Show HN: Dongxi – a place for sharing and tagging - dongxi
http://dongxi.co
======
dongxi
Why we have such a product?

Dongxi means thing(s) in Chinese.

Everyday we are surrounded and eroded by numerous information, passively
accepting a variety of sources of information. We cannot deny those sources,
or deny those information. Information should be valuable, should have
specific value for people with distinct background. Then should we have that
RIGHT to make the decision that what is valuable or what its value is for what
we see and what we hear? At least I hope so. That’s why I make Dongxi.

What can you do with Dongxi?

First of all, sharing. You can publish articles to share your points. You can
just send a few words to share your life. And you can also publish photos. But
we limit it to one picture per time. Since we believe that valuable Dongxi
(things) should be picked by heart.

Second, tagging. We play with tags here, and basically only tags. You will
find out that we have no comments, no heat, no specific voting, and no simple
tags you see from elsewhere. Because interactions here are tagging. Dongxi’s
tagging is combined with commenting, heat, voting and tagging.

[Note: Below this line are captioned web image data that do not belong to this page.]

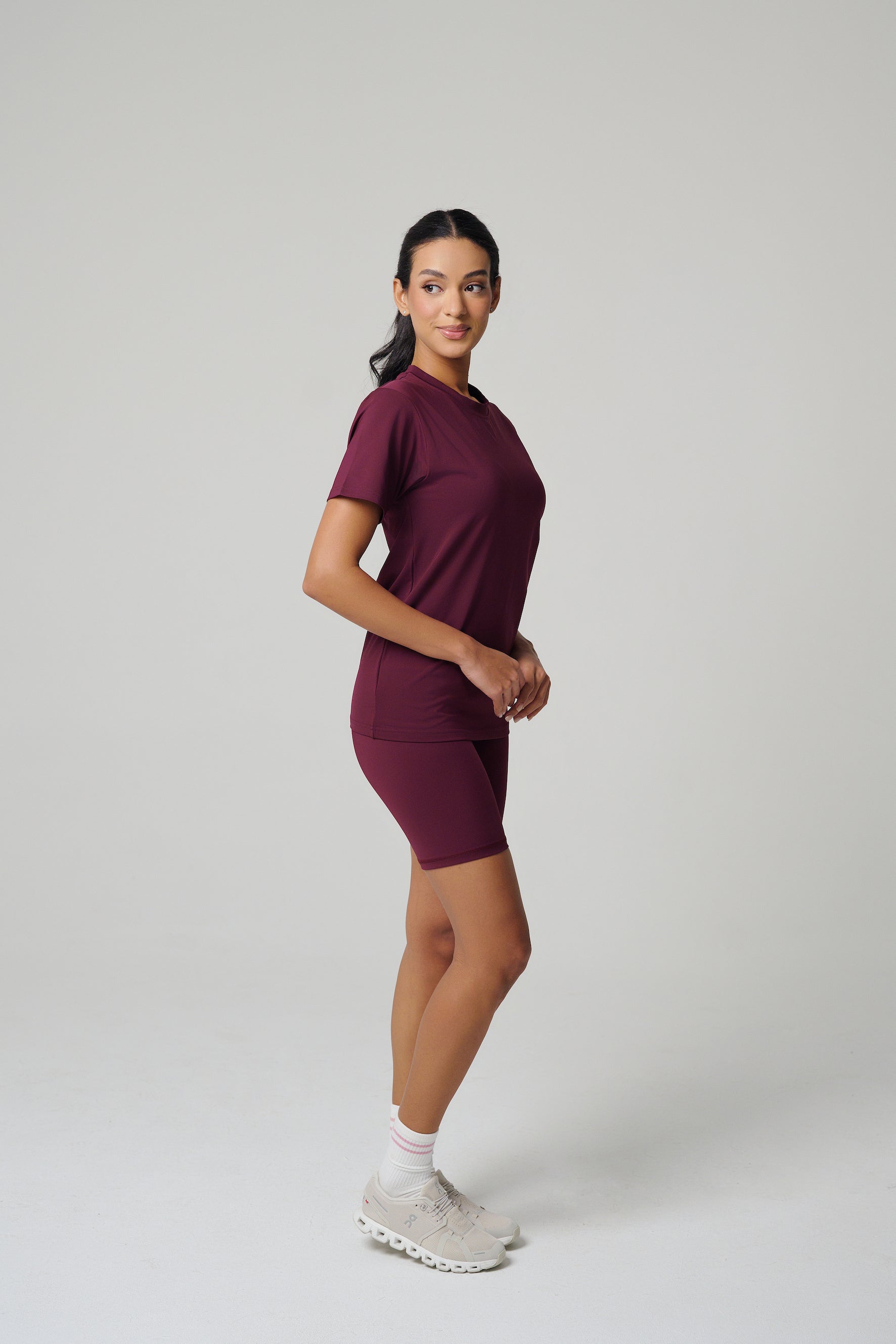 MULU Classic Women's DryFit Bikershorts - Maroon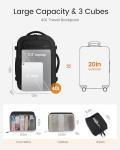 LOVEVOOK 40L Travel Backpack for Women & Men, TSA Approved Carry On Backpack with 3 Packing Cubes, Waterproof Personal Item Bag Fits 17" Laptop, Weekender Essentials Overnight Backpack for Trip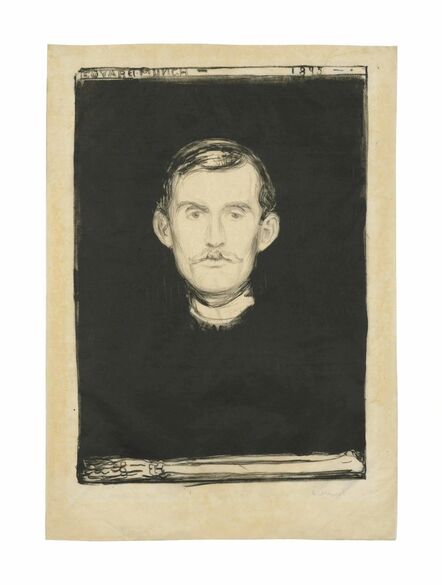 Edvard Munch, ‘Self-Portrait’, 1895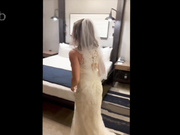 First wedding night fucking and sharing with hung black stud and husband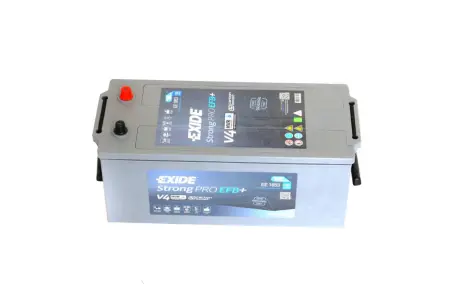 Акумулятор 185Ah-12v PRO EFB+ (513х223х223),полярність зворотна (3),EN1100 EXIDE EE1853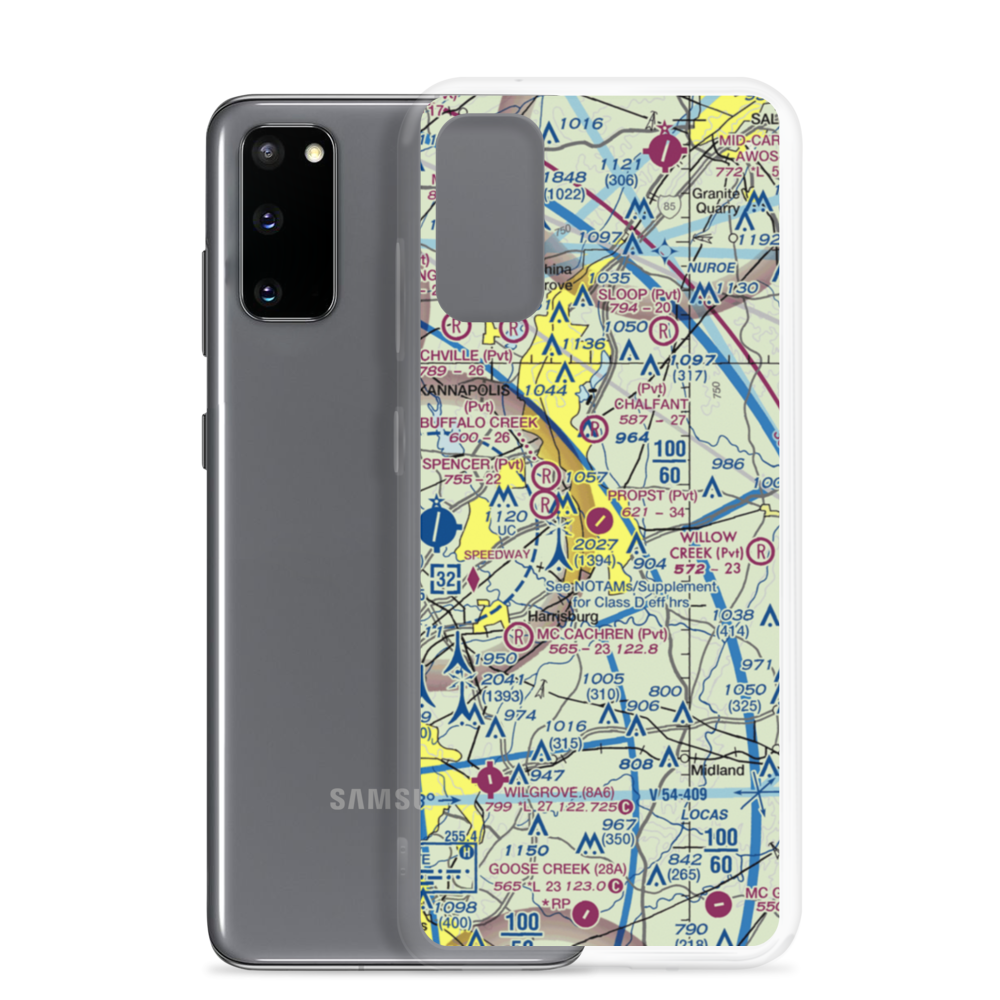 Propst Airport (NC19) VFR Sectional Samsung Case Samsung Galaxy S20 model shown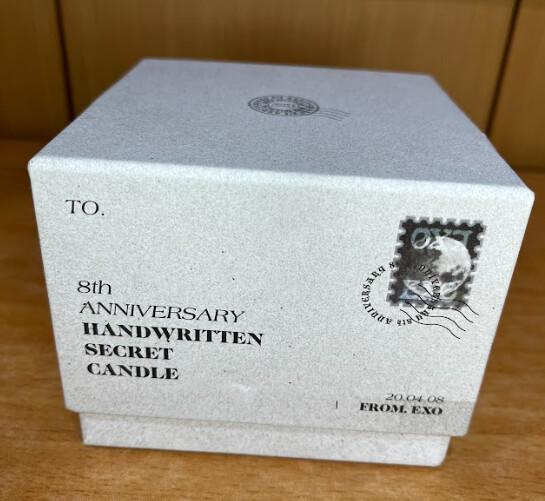 [CLEARANCE SALE] EXO, Choose Item: CHANYEOL - EXO 8th Anniversary Handwritten Secret Candle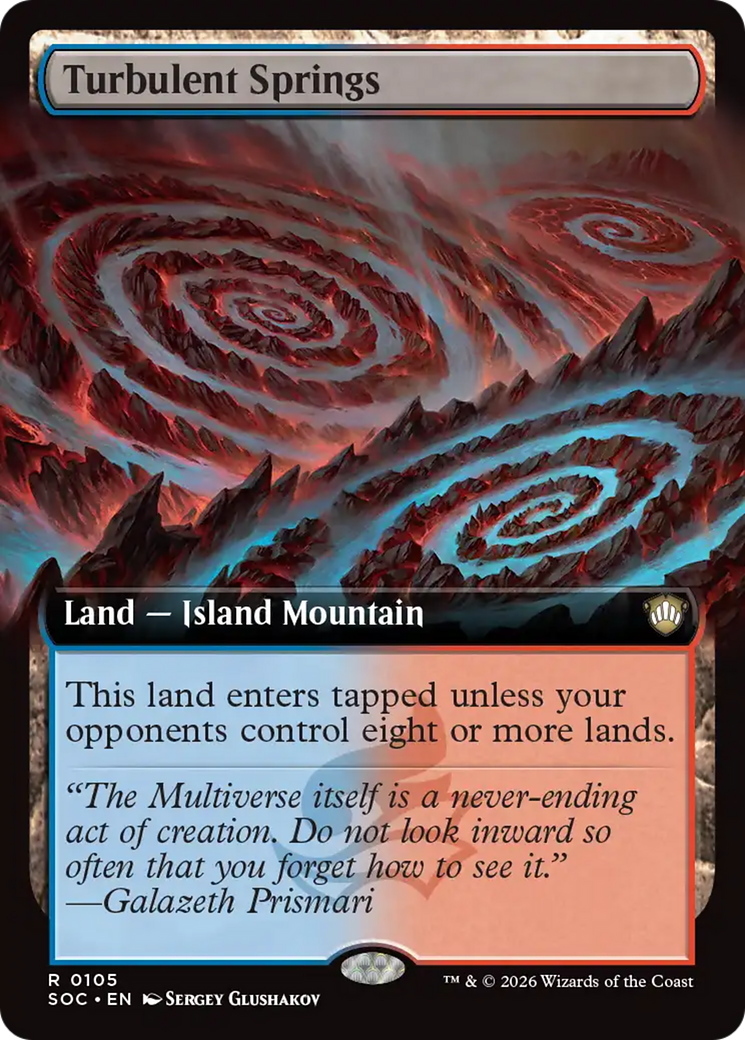 Turbulent Springs (Extended Art) [Secrets of Strixhaven Commander] | Clutch Gaming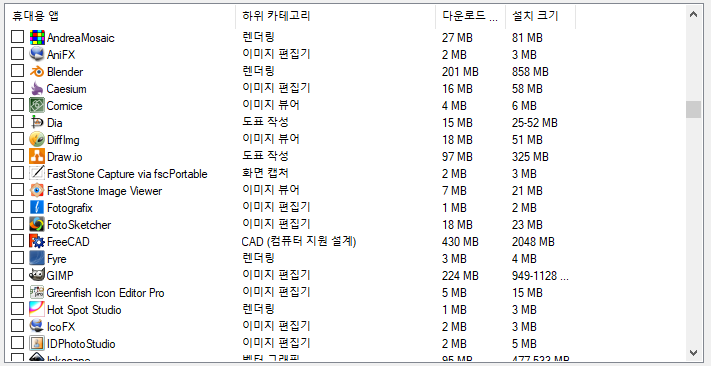 Portable Apps 사용 가능한 프로그램 8 ywAAAAAAQABAAACAUwAOw==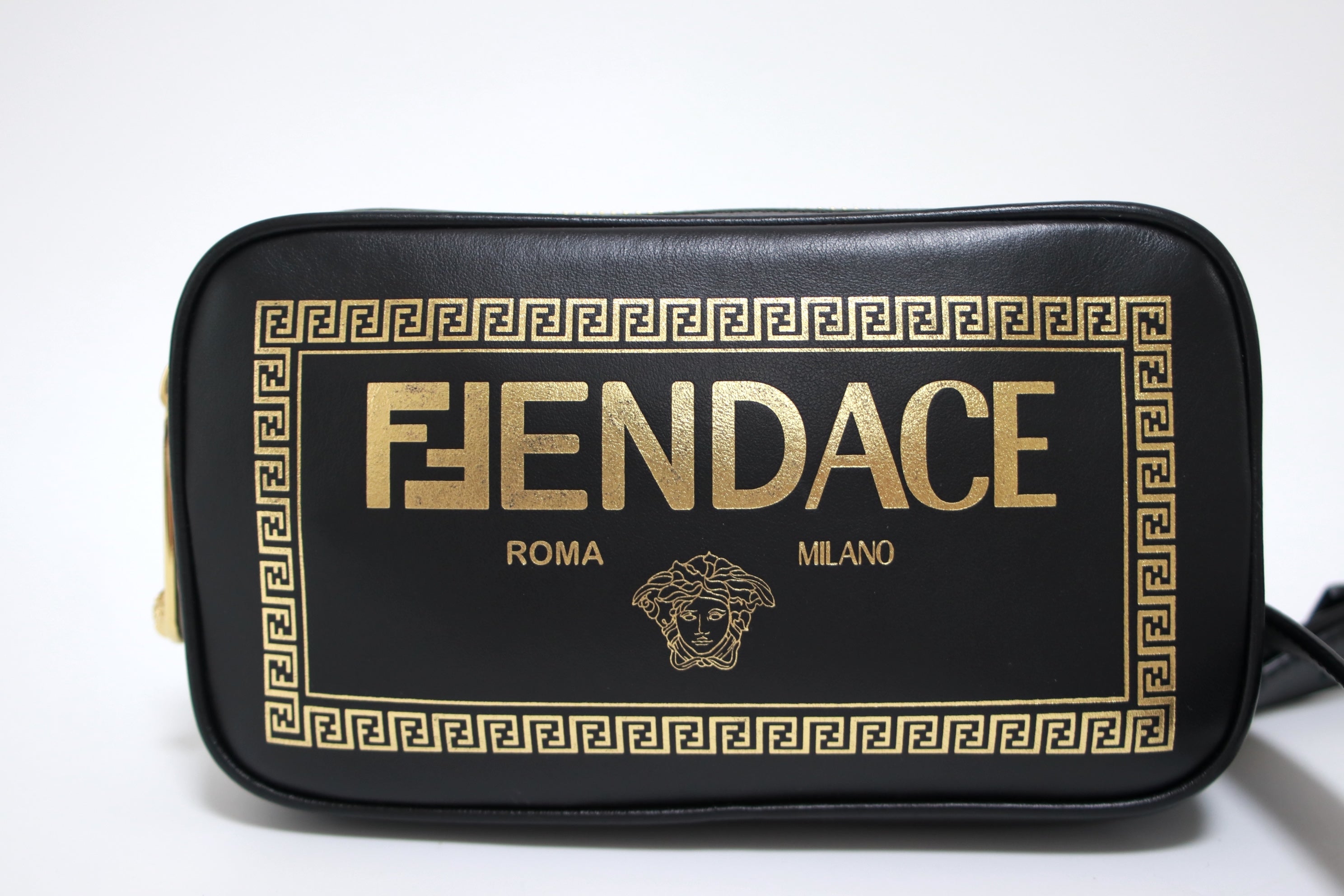 Fendace Fendi and Versace Camera Bag Used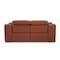 Homeroots 72in Camel And Silver Italian Leather Power Reclining Loveseat 477568 - alternate 3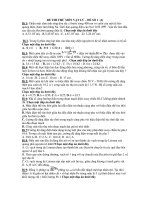 ĐỀ THI THỬ MÔN VẬT LÝ - ĐỀ SỐ 1 doc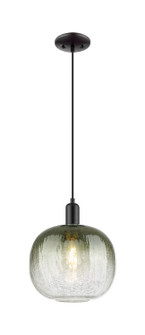 Arcadia One Light Pendant in Matte Black (405|716-1P-BK-G481-10SL)
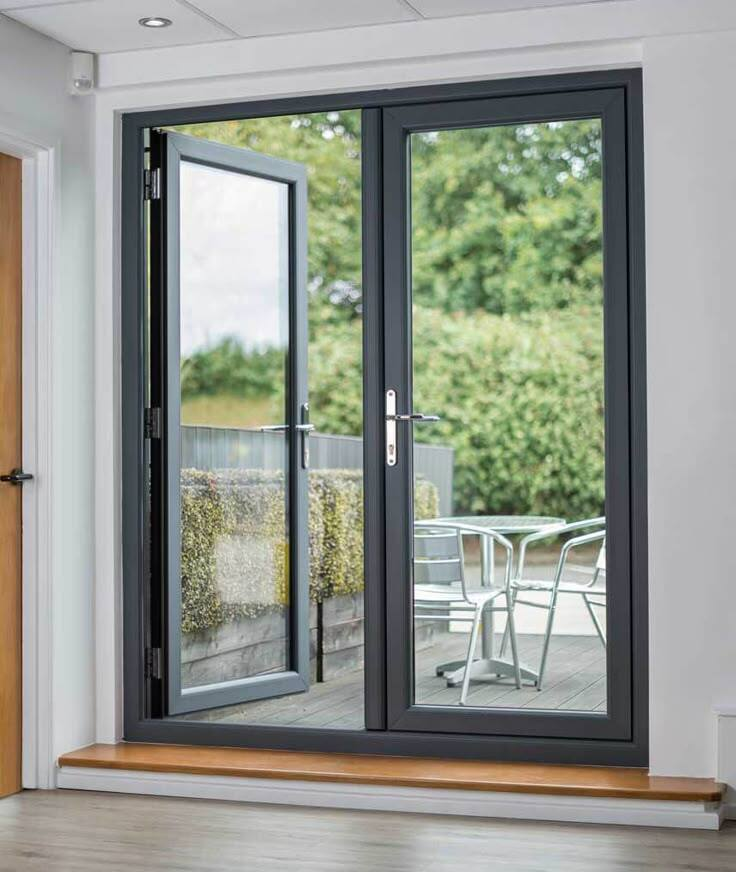 Custom Aluminum Insulated Glass Doors for Malls Workshops Offices Studios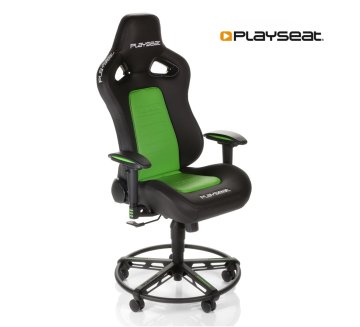 Playseat L33T Sedia per gaming universale Seduta imbottita Nero, Verde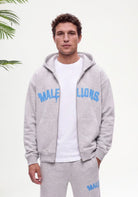 Cotton District MALELIONS MEN SOCIETY CLUB ZIP HOODIE Hoodies GREY MELANGE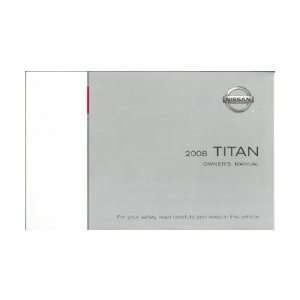  2008 NISSAN TITAN Owners Manual User Guide Automotive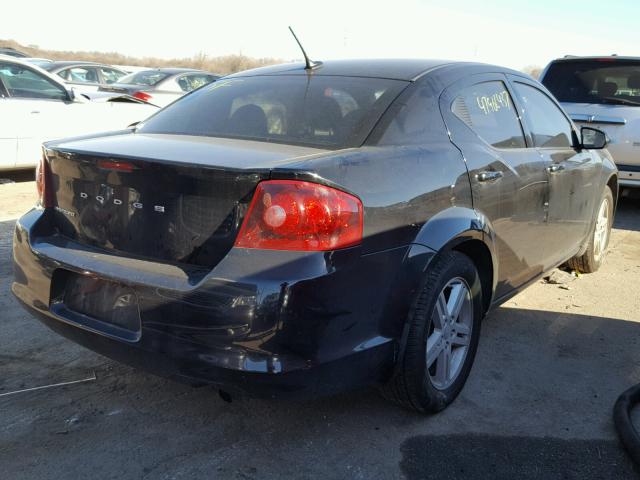 1B3BD1FBXBN605467 - 2011 DODGE AVENGER MA BLACK photo 4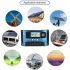 MPPT Solar Charge Controller 30A til 100A med Dobbel USB LCD skjerm for Solcellepanel effektiv lading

Just a few
words or simply a tap, you can share your ideas and point of view with other
people. You like something, tap it, tag it. You don’t like something, also tap
it, tag it. You agree with someone, tap it, tag it. You disagree with someone,
also just tap it, tag it. Plain and simple.

Finally, searching. 20 years ago, when search engine came out, there were a
few hundreds or thousands of people using Internet. So people needed search
engine to index. Desktop operating system enabled people to generate
information, and search engine helps people to index the endless information.
Now, we need a product to tag everything with its own value. We need crawlers
to get information, we need more that people behind computers and phones to
share and tag those websites, links and things that are useful. We have
billions of people using Internet, they are sharing intelligence to provide
value to the connected world.

What does Dongxi want to do?

Dongxi hopes to tag everything on the Internet, helps people to find what
exactly what they want. Providing a value platform to people to use, to share,
to tag, to search, to acquire information, to exchange point of view.

Dongxi’s adventure begins here. Hope every one of you can join us and grow
with us, sharing the value behind Dongxi.